• Série de tâches
A - Reproduisez fidèlement le passage de l'extrait sur l'adoption simple qui commence par « Cons. constit., 9 » et se poursuit jusqu'à « au Conseil constitutionnel. ».
B - Reprenez l'extrait sur l'adoption simple à l'endroit où il s'arrête et poursuivez-en la rédaction.

• Extrait du document
Cons. constit., 9 oct. 2025, n° 2025-1170 QPC
Par jugement du 17 avril 2025 rendu à la suite d’un litige concernant une demande d’adoption simple, par l’épouse de son père, d’un enfant majeur préalablement adopté en la même forme par l’époux de sa mère, le tribunal judiciaire de Bordeaux a transmis une question prioritaire de constitutionnalité ainsi rédigée : « L'article 345-2 du Code civil porte-t-il atteinte au principe d'égalité devant la loi (Article 1 de la Constitution du 4 octobre 1958 et 6 de la Déclaration des droits de l'homme et du citoyen) ? ».
La Cour de cassation, dans un arrêt du 9 juillet 2025, a décidé de la renvoyer au Conseil constitutionnel.
Pour rappel, l’article 345-2 du Code civil s’oppose à ce qu’un enfant puisse, en principe, être adopté par plusieurs personnes, si ce n’est par deux époux, deux partenaires pacsés ou deux concubins. Ce texte interdit donc deux adoptions successives d’un même enfant par ses deux beaux-parents, sauf dans les cas prévus à l’alinéa 2 du même texte, selon lequel « une nouvelle adoption simple ou plénière peut être prononcée après le décès de l’adoptant ou des deux adoptants, et une adoption simple peut être prononcée au profit d’un enfant ayant fait l’objet d’une adoption plénière s’il existe des motifs graves ».

• Données
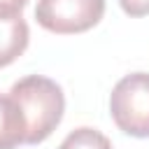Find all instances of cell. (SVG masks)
Here are the masks:
<instances>
[{
	"label": "cell",
	"instance_id": "1",
	"mask_svg": "<svg viewBox=\"0 0 149 149\" xmlns=\"http://www.w3.org/2000/svg\"><path fill=\"white\" fill-rule=\"evenodd\" d=\"M9 95L23 112L26 119V144L44 142L63 121L65 95L63 88L42 74H28L12 84Z\"/></svg>",
	"mask_w": 149,
	"mask_h": 149
},
{
	"label": "cell",
	"instance_id": "2",
	"mask_svg": "<svg viewBox=\"0 0 149 149\" xmlns=\"http://www.w3.org/2000/svg\"><path fill=\"white\" fill-rule=\"evenodd\" d=\"M109 114L130 137H149V74L130 72L116 81L109 95Z\"/></svg>",
	"mask_w": 149,
	"mask_h": 149
},
{
	"label": "cell",
	"instance_id": "3",
	"mask_svg": "<svg viewBox=\"0 0 149 149\" xmlns=\"http://www.w3.org/2000/svg\"><path fill=\"white\" fill-rule=\"evenodd\" d=\"M105 0H37V23L56 35L86 33L100 23Z\"/></svg>",
	"mask_w": 149,
	"mask_h": 149
},
{
	"label": "cell",
	"instance_id": "4",
	"mask_svg": "<svg viewBox=\"0 0 149 149\" xmlns=\"http://www.w3.org/2000/svg\"><path fill=\"white\" fill-rule=\"evenodd\" d=\"M30 42L28 23L21 14L16 16H0V68L12 65Z\"/></svg>",
	"mask_w": 149,
	"mask_h": 149
},
{
	"label": "cell",
	"instance_id": "5",
	"mask_svg": "<svg viewBox=\"0 0 149 149\" xmlns=\"http://www.w3.org/2000/svg\"><path fill=\"white\" fill-rule=\"evenodd\" d=\"M26 144V119L12 95H0V149Z\"/></svg>",
	"mask_w": 149,
	"mask_h": 149
},
{
	"label": "cell",
	"instance_id": "6",
	"mask_svg": "<svg viewBox=\"0 0 149 149\" xmlns=\"http://www.w3.org/2000/svg\"><path fill=\"white\" fill-rule=\"evenodd\" d=\"M58 149H114L109 137L102 135L100 130L95 128H88V126H81V128H74L63 142Z\"/></svg>",
	"mask_w": 149,
	"mask_h": 149
},
{
	"label": "cell",
	"instance_id": "7",
	"mask_svg": "<svg viewBox=\"0 0 149 149\" xmlns=\"http://www.w3.org/2000/svg\"><path fill=\"white\" fill-rule=\"evenodd\" d=\"M121 2V9L128 14V16H147L149 14V0H119Z\"/></svg>",
	"mask_w": 149,
	"mask_h": 149
},
{
	"label": "cell",
	"instance_id": "8",
	"mask_svg": "<svg viewBox=\"0 0 149 149\" xmlns=\"http://www.w3.org/2000/svg\"><path fill=\"white\" fill-rule=\"evenodd\" d=\"M28 0H0V16H16L23 12Z\"/></svg>",
	"mask_w": 149,
	"mask_h": 149
}]
</instances>
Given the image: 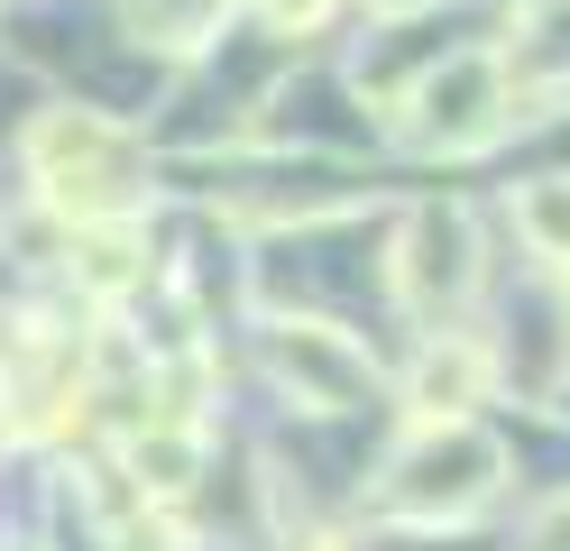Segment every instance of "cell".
Listing matches in <instances>:
<instances>
[{
    "mask_svg": "<svg viewBox=\"0 0 570 551\" xmlns=\"http://www.w3.org/2000/svg\"><path fill=\"white\" fill-rule=\"evenodd\" d=\"M488 478H497V451H488V441H470V432H451L442 451H414V460H405L396 505H423V514H433V505H470Z\"/></svg>",
    "mask_w": 570,
    "mask_h": 551,
    "instance_id": "1",
    "label": "cell"
},
{
    "mask_svg": "<svg viewBox=\"0 0 570 551\" xmlns=\"http://www.w3.org/2000/svg\"><path fill=\"white\" fill-rule=\"evenodd\" d=\"M276 358H285V377H304V386H323L332 404H350V395H360V367H350L332 341H313V331H285V341H276Z\"/></svg>",
    "mask_w": 570,
    "mask_h": 551,
    "instance_id": "2",
    "label": "cell"
},
{
    "mask_svg": "<svg viewBox=\"0 0 570 551\" xmlns=\"http://www.w3.org/2000/svg\"><path fill=\"white\" fill-rule=\"evenodd\" d=\"M460 395H470V358H433V367H423V404H433V414L460 404Z\"/></svg>",
    "mask_w": 570,
    "mask_h": 551,
    "instance_id": "3",
    "label": "cell"
},
{
    "mask_svg": "<svg viewBox=\"0 0 570 551\" xmlns=\"http://www.w3.org/2000/svg\"><path fill=\"white\" fill-rule=\"evenodd\" d=\"M524 211H533V230H543L552 248H570V194H552V184H543V194H533Z\"/></svg>",
    "mask_w": 570,
    "mask_h": 551,
    "instance_id": "4",
    "label": "cell"
},
{
    "mask_svg": "<svg viewBox=\"0 0 570 551\" xmlns=\"http://www.w3.org/2000/svg\"><path fill=\"white\" fill-rule=\"evenodd\" d=\"M276 10H285V19H313V10H323V0H276Z\"/></svg>",
    "mask_w": 570,
    "mask_h": 551,
    "instance_id": "5",
    "label": "cell"
},
{
    "mask_svg": "<svg viewBox=\"0 0 570 551\" xmlns=\"http://www.w3.org/2000/svg\"><path fill=\"white\" fill-rule=\"evenodd\" d=\"M396 10H414V0H396Z\"/></svg>",
    "mask_w": 570,
    "mask_h": 551,
    "instance_id": "6",
    "label": "cell"
}]
</instances>
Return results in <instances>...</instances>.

• Réponses fournies
A -
Cons. constit., 9 oct. 2025, n° 2025-1170 QPC
Par jugement du 17 avril 2025 rendu à la suite d’un litige concernant une demande d’adoption simple, par l’épouse de son père, d’un enfant majeur préalablement adopté en la même forme par l’époux de sa mère, le tribunal judiciaire de Bordeaux a transmis une question prioritaire de constitutionnalité ainsi rédigée : « L'article 345-2 du Code civil porte-t-il atteinte au principe d'égalité devant la loi (Article 1 de la Constitution du 4 octobre 1958 et 6 de la Déclaration des droits de l'homme et du citoyen) ? ».
La Cour de cassation, dans un arrêt du 9 juillet 2025, a décidé de la renvoyer au Conseil constitutionnel.

B -
Il est aussi prévu à l’article 370-1-2 du Code civil, pour le cas du décès de l’un des deux adoptants, qu’une nouvelle adoption puisse être prononcée « à la demande du nouveau conjoint, partenaire lié par un PACS ou concubin du survivant d’entre eux ».
La requérante reprochait à l’article 345-2, pris en ses deux alinéas, de faire obstacle à l’adoption d’une personne par le conjoint de l’un de ses parents lorsque celle-ci a déjà été adoptée par le conjoint de son autre parent. Ces dispositions institueraient une différence de traitement injustifiée entre les beaux-parents d’une même personne, dès lors que l’un des beaux-parents serait empêché de la faire bénéficier des conséquences familiales, sociales et patrimoniales d’une adoption, du seul fait de son adoption préalable par l’autre beau-parent. Elles créeraient une même rupture d’égalité entre les membres d’un même couple ayant chacun un enfant d’une précédente union, lorsqu’un seul d’entre eux est empêché d’adopter l’enfant de son conjoint en raison d’une précédente adoption. Il en résulterait une méconnaissance du principe d’égalité devant la loi. La requérante considérait par ailleurs qu’en faisant ainsi obstacle à la reconnaissance juridique des liens familiaux et affectifs établis entre un enfant et son beau-parent, ces dispositions porteraient à ce dernier une atteinte disproportionnée au droit au respect de sa vie privée et à son droit de mener une vie familiale normale. Elle soutenait enfin, pour les mêmes motifs, que ces dispositions méconnaîtraient également l’exigence de protection de l’intérêt supérieur de l’enfant.
Le Conseil constitutionnel écarte l’ensemble de ces griefs, validant ainsi les restrictions légales à l’adoption coparentale de l’enfant, mineur ou majeur, dont l’adoption est demandée en contradiction avec l’interdiction d’adopter faite au conjoint de l’un des parents lorsque cet enfant a déjà fait l’objet d’une adoption par le conjoint de son autre parent.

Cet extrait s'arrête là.